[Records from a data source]
------------------------------
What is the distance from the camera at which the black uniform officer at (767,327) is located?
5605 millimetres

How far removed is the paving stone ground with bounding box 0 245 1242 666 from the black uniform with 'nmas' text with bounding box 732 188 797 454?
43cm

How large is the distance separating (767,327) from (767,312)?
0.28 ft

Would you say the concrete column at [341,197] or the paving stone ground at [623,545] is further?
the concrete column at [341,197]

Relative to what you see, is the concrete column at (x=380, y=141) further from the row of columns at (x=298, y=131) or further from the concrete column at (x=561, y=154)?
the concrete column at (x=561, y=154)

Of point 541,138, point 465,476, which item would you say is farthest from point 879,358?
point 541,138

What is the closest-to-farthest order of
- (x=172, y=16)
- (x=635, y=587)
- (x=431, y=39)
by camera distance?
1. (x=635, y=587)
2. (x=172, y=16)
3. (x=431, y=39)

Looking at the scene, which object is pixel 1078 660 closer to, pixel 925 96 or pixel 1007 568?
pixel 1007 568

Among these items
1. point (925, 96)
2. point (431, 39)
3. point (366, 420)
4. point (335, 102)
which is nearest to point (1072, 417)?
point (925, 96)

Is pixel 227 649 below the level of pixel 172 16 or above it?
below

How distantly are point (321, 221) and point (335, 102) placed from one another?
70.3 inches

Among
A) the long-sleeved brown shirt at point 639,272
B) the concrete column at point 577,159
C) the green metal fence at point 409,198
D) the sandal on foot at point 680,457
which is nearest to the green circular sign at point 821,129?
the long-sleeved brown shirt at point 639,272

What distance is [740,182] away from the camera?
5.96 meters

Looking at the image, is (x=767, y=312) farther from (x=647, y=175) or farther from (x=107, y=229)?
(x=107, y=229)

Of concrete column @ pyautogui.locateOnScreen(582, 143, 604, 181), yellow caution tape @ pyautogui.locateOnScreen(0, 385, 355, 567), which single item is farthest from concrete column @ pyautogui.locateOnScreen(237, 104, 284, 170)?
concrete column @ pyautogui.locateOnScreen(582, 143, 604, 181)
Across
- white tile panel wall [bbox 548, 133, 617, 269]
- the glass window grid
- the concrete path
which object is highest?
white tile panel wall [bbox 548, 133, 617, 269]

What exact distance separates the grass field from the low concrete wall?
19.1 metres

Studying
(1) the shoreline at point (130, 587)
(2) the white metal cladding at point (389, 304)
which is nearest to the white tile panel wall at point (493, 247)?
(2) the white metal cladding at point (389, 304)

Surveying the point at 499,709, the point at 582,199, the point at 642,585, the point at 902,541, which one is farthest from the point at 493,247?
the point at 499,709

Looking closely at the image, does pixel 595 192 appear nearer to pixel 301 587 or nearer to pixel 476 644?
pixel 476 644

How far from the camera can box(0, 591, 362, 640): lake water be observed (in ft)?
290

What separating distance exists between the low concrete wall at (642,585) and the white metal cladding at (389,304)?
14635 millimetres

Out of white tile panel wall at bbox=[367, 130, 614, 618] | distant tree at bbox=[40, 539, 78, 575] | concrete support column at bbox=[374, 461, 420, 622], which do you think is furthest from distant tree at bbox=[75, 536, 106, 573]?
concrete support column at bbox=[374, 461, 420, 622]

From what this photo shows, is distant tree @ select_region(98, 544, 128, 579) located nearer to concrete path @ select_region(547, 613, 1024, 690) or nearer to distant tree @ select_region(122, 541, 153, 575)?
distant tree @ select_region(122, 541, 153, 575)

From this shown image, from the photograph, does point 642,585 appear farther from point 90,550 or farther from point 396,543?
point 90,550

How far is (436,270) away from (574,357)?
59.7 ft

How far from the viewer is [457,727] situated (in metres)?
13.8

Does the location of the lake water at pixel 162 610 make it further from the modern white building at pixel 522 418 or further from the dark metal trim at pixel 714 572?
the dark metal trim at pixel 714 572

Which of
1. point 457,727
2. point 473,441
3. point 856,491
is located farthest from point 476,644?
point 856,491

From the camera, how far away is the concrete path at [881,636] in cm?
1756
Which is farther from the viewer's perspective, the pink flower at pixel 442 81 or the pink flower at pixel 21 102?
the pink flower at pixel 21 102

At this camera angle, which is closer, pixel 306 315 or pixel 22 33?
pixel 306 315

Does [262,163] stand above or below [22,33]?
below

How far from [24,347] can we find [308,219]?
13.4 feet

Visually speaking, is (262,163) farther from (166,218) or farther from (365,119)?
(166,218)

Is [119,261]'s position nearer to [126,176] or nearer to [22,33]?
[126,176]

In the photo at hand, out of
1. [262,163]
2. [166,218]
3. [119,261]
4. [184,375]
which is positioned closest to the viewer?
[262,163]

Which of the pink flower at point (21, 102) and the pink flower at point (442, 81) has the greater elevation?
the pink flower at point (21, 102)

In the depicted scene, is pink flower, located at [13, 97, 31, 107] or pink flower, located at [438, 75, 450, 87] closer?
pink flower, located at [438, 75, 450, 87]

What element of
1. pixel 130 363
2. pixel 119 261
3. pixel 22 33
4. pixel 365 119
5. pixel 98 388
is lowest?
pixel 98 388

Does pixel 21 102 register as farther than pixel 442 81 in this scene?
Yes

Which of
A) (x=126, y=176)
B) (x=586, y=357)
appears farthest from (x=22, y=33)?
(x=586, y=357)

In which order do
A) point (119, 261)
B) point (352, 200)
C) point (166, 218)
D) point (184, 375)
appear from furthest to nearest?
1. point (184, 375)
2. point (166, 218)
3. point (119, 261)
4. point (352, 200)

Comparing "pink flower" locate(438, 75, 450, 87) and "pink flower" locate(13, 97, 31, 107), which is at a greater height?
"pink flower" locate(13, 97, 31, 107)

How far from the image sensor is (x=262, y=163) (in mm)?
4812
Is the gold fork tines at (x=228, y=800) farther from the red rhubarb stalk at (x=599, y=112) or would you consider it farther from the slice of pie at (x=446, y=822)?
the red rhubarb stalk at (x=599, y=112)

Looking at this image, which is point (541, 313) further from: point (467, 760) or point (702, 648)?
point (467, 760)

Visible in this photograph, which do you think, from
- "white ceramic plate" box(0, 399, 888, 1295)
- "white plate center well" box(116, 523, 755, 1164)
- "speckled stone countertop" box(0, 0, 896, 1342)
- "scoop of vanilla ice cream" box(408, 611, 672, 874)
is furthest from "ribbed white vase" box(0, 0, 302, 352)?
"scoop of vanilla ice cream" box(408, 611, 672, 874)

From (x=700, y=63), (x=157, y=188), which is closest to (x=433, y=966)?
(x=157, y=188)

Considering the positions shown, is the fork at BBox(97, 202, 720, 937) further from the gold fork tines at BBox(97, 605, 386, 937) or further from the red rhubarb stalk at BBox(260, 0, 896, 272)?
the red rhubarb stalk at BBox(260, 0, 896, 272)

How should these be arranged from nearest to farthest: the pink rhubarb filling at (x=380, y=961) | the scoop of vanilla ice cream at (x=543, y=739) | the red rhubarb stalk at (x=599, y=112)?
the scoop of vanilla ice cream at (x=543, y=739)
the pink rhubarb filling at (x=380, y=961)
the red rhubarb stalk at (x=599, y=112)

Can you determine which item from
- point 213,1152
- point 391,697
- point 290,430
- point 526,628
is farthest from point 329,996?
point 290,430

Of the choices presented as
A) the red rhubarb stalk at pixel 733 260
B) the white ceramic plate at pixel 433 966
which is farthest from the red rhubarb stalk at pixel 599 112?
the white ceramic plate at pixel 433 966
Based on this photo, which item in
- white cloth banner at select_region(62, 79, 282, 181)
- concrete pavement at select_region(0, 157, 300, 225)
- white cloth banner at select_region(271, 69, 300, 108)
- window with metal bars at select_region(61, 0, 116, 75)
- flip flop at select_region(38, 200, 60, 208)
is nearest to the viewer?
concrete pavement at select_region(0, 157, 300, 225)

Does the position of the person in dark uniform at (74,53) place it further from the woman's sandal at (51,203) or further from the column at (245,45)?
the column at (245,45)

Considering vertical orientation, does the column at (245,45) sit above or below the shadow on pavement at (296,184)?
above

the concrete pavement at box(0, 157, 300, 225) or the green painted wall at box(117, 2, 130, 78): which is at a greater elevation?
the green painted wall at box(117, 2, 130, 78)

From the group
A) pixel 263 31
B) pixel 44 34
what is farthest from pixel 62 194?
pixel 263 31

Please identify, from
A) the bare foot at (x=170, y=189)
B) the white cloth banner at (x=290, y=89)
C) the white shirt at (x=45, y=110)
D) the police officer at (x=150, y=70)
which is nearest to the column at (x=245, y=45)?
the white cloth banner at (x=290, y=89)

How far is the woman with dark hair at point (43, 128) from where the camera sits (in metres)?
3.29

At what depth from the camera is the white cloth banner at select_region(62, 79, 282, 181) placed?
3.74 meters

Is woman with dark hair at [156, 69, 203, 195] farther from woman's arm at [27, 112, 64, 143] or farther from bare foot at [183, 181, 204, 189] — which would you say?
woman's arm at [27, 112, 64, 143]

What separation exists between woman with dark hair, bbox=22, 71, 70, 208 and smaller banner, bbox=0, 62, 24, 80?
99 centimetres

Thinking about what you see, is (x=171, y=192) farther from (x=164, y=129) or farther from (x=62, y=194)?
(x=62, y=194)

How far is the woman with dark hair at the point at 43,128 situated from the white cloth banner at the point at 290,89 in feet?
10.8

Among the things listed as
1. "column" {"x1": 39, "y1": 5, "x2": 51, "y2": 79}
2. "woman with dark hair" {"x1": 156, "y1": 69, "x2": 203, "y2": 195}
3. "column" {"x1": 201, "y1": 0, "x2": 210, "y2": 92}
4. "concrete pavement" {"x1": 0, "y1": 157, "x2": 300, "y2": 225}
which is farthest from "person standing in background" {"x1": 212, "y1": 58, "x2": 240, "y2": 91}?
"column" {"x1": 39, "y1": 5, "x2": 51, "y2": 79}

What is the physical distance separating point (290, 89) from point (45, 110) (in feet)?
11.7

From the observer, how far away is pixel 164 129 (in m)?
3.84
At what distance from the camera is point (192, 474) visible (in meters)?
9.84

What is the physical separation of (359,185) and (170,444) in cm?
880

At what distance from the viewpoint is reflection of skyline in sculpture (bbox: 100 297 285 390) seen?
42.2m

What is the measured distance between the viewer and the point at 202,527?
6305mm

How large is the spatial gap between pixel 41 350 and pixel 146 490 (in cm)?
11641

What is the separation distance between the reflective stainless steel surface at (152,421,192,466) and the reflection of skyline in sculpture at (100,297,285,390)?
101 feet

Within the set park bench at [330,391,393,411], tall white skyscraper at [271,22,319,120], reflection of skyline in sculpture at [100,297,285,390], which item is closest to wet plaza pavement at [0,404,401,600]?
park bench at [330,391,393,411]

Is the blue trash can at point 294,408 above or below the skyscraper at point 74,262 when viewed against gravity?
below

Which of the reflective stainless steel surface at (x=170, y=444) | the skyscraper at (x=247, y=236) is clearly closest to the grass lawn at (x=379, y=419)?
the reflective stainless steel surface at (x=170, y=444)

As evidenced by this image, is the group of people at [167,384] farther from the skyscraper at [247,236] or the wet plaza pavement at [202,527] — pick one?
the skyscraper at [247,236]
------------------------------
Work instructions -> Set down, word for word, only the lines running from the line with "Within the set" to the last line of the listing above. Both of those lines belong in your answer.

Exercise response ->
Within the set park bench at [330,391,393,411], tall white skyscraper at [271,22,319,120], reflection of skyline in sculpture at [100,297,285,390], which item is closest to wet plaza pavement at [0,404,401,600]?
park bench at [330,391,393,411]

Is the blue trash can at point 294,408 above or below the skyscraper at point 74,262 when viewed against gravity?
below

Which of the reflective stainless steel surface at (x=170, y=444) | the skyscraper at (x=247, y=236) is clearly closest to the grass lawn at (x=379, y=419)?
the reflective stainless steel surface at (x=170, y=444)

As evidenced by this image, is the group of people at [167,384] farther from the skyscraper at [247,236] or the wet plaza pavement at [202,527] — pick one?
the skyscraper at [247,236]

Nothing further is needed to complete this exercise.